The contributors to The Oeconomist included some of those associated with the "Friends of Peace", an anti-war network, such as Vicesimus Knox. Theophilus Lindsey offered to help Bigge by soliciting contributions, but came away empty-handed when he approached William Belsham and Ann Jebb. Graham counts Bigge an ally of Christopher Wyvill. Besides Losh, the contributors included William Turner and Thomas Beddoes. An article appeared signed "V.F.", praising Count Rumford's workhouse in Munich, and describing a Rumford soup kitchen in Newcastle. "V.F." was a pseudonym used by Turner. Poetry by William Cowper was featured.

The Oeconomist took a moralising as well as a political tone. Scrivener identifies its values as pastoral, the intended audience being those engaged in farming. Its thought was taken from the Country Party and physiocrats.

==Practical arrangements==
In London The Oeconomist was circulated by Joseph Johnson. For towns not handled by Johnson there were separate arrangements with other booksellers, such as Joseph Cottle; the announcement in the Newcastle Courant of 9 December 1797 mentioned Benjamin Flower.

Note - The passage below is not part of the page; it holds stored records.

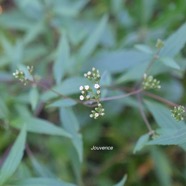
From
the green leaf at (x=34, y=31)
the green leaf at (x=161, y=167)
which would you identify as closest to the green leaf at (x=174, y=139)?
the green leaf at (x=161, y=167)

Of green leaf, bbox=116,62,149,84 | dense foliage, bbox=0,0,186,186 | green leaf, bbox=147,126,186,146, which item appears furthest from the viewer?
dense foliage, bbox=0,0,186,186

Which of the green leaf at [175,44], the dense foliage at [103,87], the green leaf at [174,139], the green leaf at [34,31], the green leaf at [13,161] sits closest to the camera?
the green leaf at [174,139]

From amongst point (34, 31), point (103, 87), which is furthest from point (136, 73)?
point (34, 31)

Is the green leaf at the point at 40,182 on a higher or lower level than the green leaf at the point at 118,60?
lower

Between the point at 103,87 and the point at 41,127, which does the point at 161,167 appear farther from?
the point at 41,127

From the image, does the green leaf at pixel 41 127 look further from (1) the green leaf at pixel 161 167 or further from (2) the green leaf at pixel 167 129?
(1) the green leaf at pixel 161 167

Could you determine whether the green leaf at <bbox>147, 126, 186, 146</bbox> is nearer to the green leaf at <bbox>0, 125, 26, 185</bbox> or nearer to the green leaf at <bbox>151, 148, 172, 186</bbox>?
the green leaf at <bbox>0, 125, 26, 185</bbox>

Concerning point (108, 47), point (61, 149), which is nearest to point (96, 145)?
point (61, 149)

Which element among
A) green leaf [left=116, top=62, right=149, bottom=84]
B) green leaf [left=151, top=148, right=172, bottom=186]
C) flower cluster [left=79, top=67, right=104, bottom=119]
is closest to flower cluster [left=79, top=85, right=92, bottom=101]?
flower cluster [left=79, top=67, right=104, bottom=119]
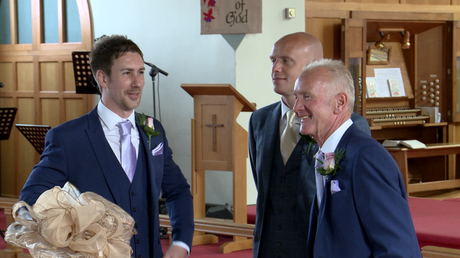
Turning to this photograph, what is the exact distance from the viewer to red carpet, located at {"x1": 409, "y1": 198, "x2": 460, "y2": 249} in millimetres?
3801

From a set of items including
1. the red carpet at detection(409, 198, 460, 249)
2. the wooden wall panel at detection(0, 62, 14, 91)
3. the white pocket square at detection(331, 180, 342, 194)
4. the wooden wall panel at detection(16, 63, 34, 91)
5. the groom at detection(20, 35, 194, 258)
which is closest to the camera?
the white pocket square at detection(331, 180, 342, 194)

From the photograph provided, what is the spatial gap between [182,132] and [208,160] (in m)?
1.56

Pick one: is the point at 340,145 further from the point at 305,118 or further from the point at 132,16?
the point at 132,16

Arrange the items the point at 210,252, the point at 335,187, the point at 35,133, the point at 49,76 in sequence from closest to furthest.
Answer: the point at 335,187 → the point at 210,252 → the point at 35,133 → the point at 49,76

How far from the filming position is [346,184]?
1.43 meters

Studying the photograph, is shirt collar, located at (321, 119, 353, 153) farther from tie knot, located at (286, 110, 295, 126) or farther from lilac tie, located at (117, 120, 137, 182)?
lilac tie, located at (117, 120, 137, 182)

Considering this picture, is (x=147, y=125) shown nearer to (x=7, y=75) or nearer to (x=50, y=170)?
(x=50, y=170)

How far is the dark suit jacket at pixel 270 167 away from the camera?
6.24 ft

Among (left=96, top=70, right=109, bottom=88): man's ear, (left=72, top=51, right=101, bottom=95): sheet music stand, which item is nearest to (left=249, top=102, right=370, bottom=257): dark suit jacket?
(left=96, top=70, right=109, bottom=88): man's ear

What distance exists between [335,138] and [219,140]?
103 inches

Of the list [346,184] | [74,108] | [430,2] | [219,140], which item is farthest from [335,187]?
[430,2]

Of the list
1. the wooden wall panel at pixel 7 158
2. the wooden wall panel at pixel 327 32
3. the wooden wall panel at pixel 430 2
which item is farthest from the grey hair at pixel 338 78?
the wooden wall panel at pixel 7 158

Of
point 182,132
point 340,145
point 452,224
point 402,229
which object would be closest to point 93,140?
point 340,145

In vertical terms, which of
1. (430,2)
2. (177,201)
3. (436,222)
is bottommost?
(436,222)
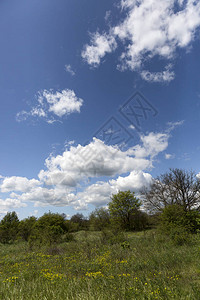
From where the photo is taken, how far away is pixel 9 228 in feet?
87.8

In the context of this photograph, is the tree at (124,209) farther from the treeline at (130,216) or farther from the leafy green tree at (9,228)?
the leafy green tree at (9,228)

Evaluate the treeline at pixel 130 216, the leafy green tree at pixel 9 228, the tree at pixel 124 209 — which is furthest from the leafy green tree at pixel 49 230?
the tree at pixel 124 209

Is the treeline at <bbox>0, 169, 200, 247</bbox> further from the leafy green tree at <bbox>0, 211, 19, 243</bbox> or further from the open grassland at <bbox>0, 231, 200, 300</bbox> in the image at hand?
the open grassland at <bbox>0, 231, 200, 300</bbox>

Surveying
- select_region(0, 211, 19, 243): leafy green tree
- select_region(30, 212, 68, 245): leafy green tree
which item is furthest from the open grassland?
select_region(0, 211, 19, 243): leafy green tree

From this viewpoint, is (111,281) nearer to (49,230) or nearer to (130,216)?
(49,230)

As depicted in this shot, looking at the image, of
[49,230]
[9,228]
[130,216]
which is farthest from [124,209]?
[9,228]

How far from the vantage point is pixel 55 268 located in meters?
6.61

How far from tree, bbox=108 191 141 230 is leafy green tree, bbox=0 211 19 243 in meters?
17.6

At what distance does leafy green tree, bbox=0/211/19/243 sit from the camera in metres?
25.2

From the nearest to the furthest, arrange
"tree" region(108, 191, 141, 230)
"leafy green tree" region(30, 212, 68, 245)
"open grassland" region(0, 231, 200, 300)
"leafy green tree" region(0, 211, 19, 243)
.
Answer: "open grassland" region(0, 231, 200, 300) < "leafy green tree" region(30, 212, 68, 245) < "leafy green tree" region(0, 211, 19, 243) < "tree" region(108, 191, 141, 230)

It was subsidised by funds raised from Bigge, Wyvill and others. The price was reduced, from 3½d. to 2d., in February 1799; or raised from 1½d. to 2d. The woodcut for the cover was the work of Charlton Nesbit in 1797—it was attributed though to Thomas Bewick in the 19th century. The publication lasted until the end of the year, printed by M. Angus.

Ritchie identifies the editor of The Oeconomist, working with Losh, instead as Thomas Bigge the brother of John Thomas Bigge, i.e. Thomas Hanway Bigge.

==Related political tracts==
A political tract, full title Considerations on the State of Parties, and the Means of effecting a Reconciliation between them and often dated 1794, spoke of a balanced tension within British politics. Its author was described as Thomas Bigge A.M.; and the same author was also responsible for An Address to the Inhabitants of Northumberland and Newcastle upon Tyne, who petitioned against the two bills depending in parliament (1795). Both works were favourably noticed in The Monthly Review; the second also in The Critical Review. and The Analytical Review.

The Considerations was an anti-war work, quoted with approval in the Cambridge Intelligencer. Wahrman identifies its author with the editor of The Oeconomist.